### Your assignment
What this exercise needs is every entry restated as written, with no pictures.

Saved data entries:
*** Block opens ***

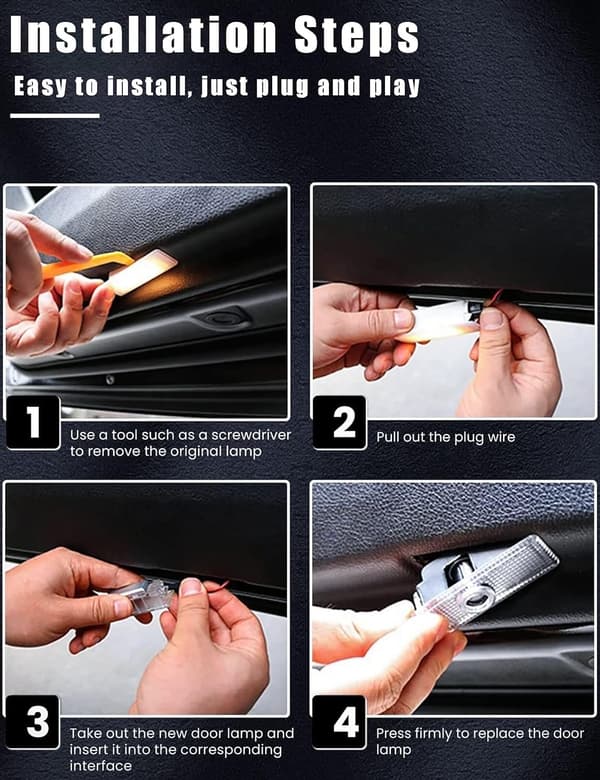 Installation Steps

Easy to install, just plug and play

1

Use a tool such as a screwdriver to remove the original lamp

2

Pull out the plug wire

3

Take out the new door lamp and insert it into the corresponding interface

4

Press firmly to replace the door lamp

*** Block closes ***

### Finished exercise
 Installation Steps

Easy to install, just plug and play

1

Use a tool such as a screwdriver to remove the original lamp

2

Pull out the plug wire

3

Take out the new door lamp and insert it into the corresponding interface

4

Press firmly to replace the door lamp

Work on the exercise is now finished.